There is nowadays more a trend to move away from static credentials/certificates that are stored in a secret vault. The issue is that the rotation of them is complex, once they are leaked they can be abused, making minimal permissions feasible is cumbersome etc. 

That is why keyless approaches are used for A2A access (workload identity federation was mentioned). E.g. in AWS EKS you would 
build this on oidc (https://docs.aws.amazon.com/eks/latest/userguide/enable-iam-roles-for-service-accounts.html) and configure this instead of using secrets. Similar approaches exist in other clouds and even on-premise (eg SPIFFE https://spiffe.io/).

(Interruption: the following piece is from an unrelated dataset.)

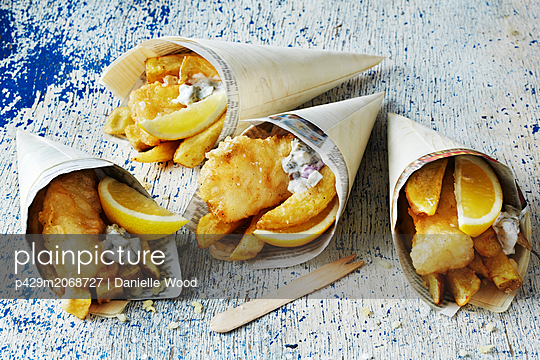 Still life with fish and chips in cones - p429m2068727 by Danielle Wood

If this will become the standard will be difficult to say - for sure they seem to more easier to manage.

Since you seem to have a Kubernetes setup which means per cloud/data Centre a lot of extra work, infrastructure cost and security issues, workload Identity federation may ease this compared to a secret store.

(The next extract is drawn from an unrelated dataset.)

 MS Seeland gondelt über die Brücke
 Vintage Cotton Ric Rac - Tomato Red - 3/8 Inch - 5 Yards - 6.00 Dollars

Am 01.10.2023 um 08:27 schrieb Jon Rodríguez Aranguren <jon.r.arangu...@gmail.com>:


Dear Jörn Franke, Jayabindu Singh and Spark Community members,

Thank you profoundly for your initial insights. I feel it's necessary to provide more precision on our setup to facilitate a deeper understanding.

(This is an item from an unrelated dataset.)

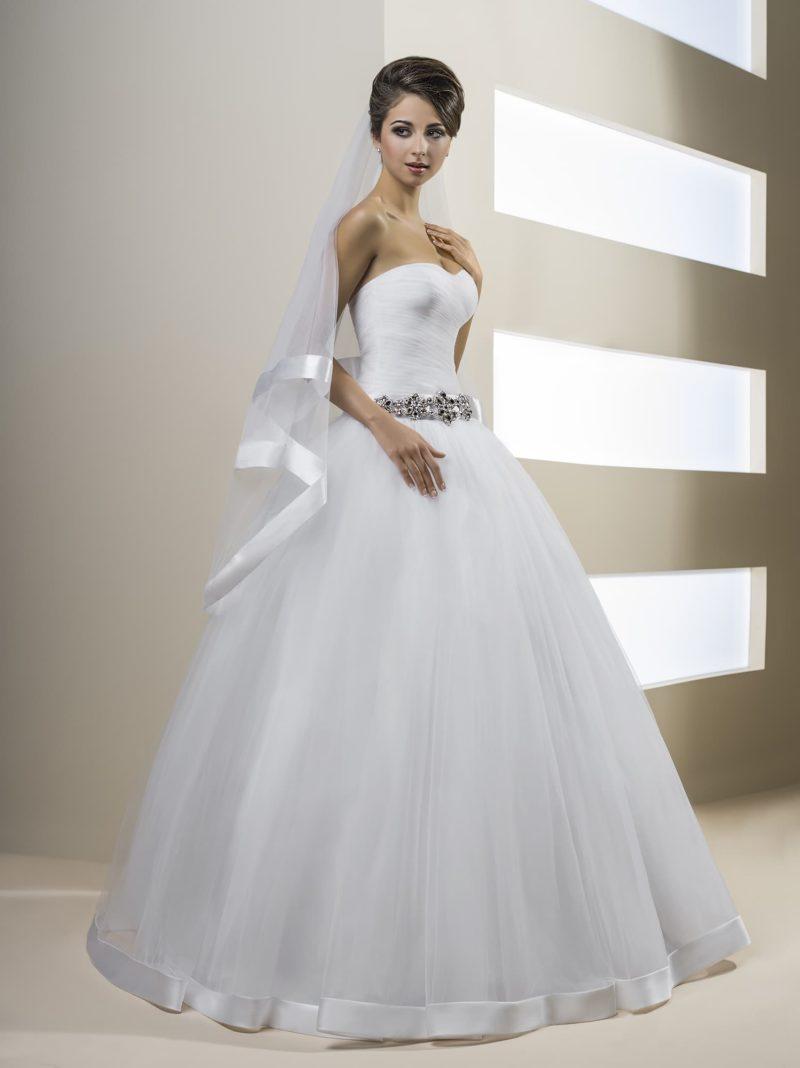 Пышное свадебное платье с драпировками на корсете и сверкающим поясом.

We're interfacing with S3 Compatible storages, but our operational context is somewhat distinct. Our infrastructure doesn't lean on conventional cloud providers like AWS. Instead, we've architected our environment on On-Premise Kubernetes distributions, specifically k0s and Openshift.

Our objective extends beyond just handling S3 keys. We're orchestrating a solution that integrates Azure SPNs, API Credentials, and other sensitive credentials, intending to make Kubernetes' native secrets our central management hub. The aspiration is to have a universally deployable JAR, one that can function unmodified across different ecosystems like EMR, Databricks (on both AWS and Azure), etc. Platforms like Databricks have already made strides in this direction, allowing secrets to be woven directly into the Spark Conf through mechanisms like {{secret_scope/secret_name}}, which are resolved dynamically.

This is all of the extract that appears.